The Education of Little Tree survived its unmasking commercially and pedagogically, which is part of what makes the case enduring. For years after 1991 it remained in print, was taught in schools, and was adapted into a 1997 film, even as its true authorship was a matter of public record; many readers continued to embrace the book as a novel or to separate the writing from the writer. The episode became a standard reference in debates over whether and how a work can be read apart from the documented life and intentions of its author.
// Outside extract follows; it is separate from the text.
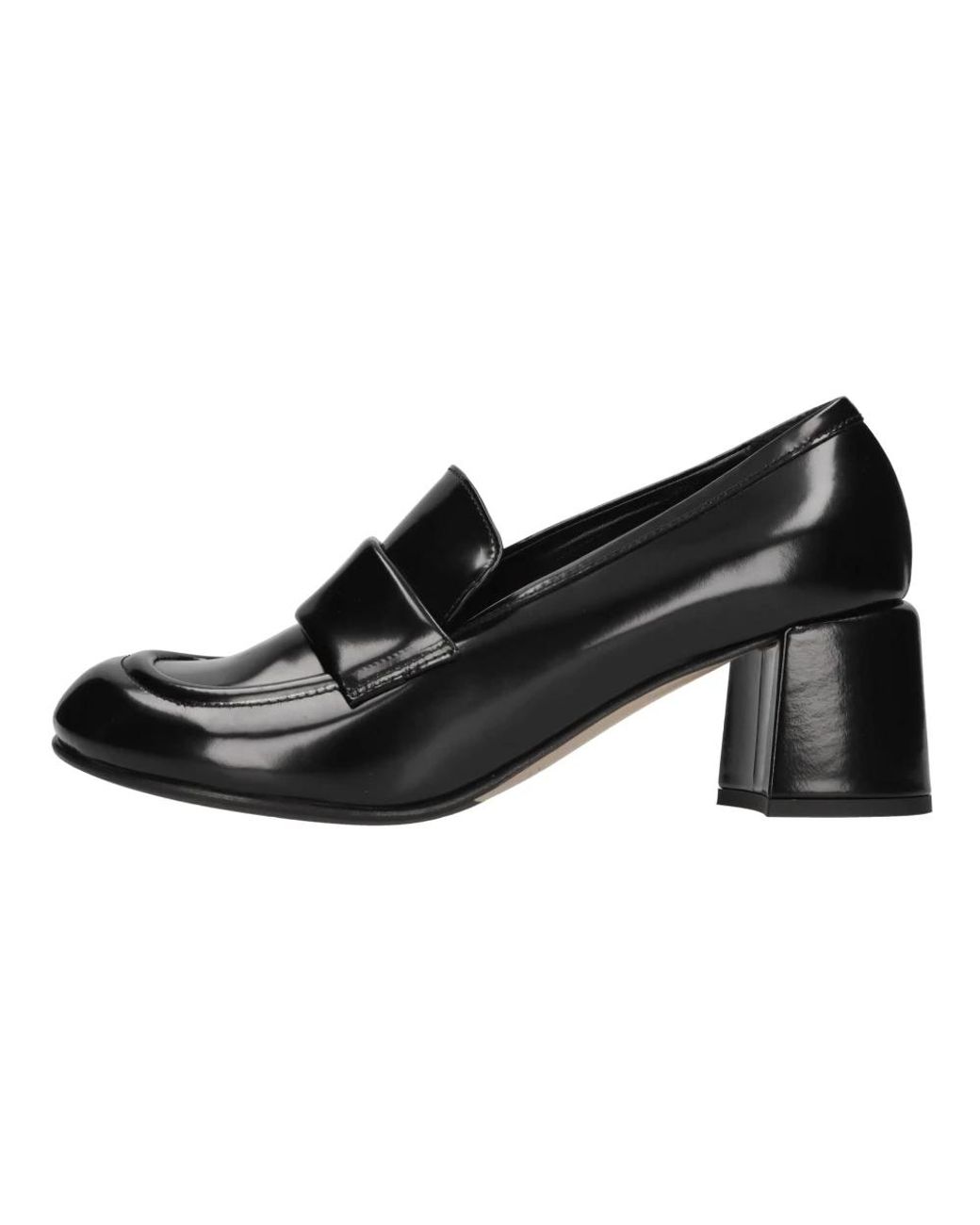 Pumps LORENA PAGGI en coloris Black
For Cherokee people and for scholars of Native representation, the harm is specific and lasting. A white supremacist appropriated a Cherokee identity, populated a best-selling "memoir" with inaccurate and stereotyped versions of Cherokee language and culture, and taught a mass audience to receive that counterfeit as authentic Indigenous wisdom — all while the actual Cherokee Nation had no part in it. The case is now cited alongside other impostures of Indigenous identity as an example of how appropriation can pass for tribute, and how a marketplace hungry for "authentic" Native voices can be served a fabrication built by someone hostile to the people he claimed. The most honest summary the record permits is blunt: the gentleness on the page was real as craft and false as testimony, and the man who produced it was, by his own documented history, an organizer of racial terror.

Lessons

  1. Read a memoir's "true story" label as a claim to verify, not a guarantee; the autobiographical frame is exactly what a fabricator exploits.
  2. Be wary of redemption narratives that flatter your hope that people change; the more satisfying the conversion, the more it warrants checking.
  3. Treat claimed membership in a marginalized group as a fact to confirm, especially when that identity supplies the work's authority.
  4. Do not assume a true exposure has stuck; a confident denial can outlast a correct report until the record is actively enforced.
  5. Notice when a new persona is the precise opposite of a documented past; sharp contrast can be camouflage, not transformation.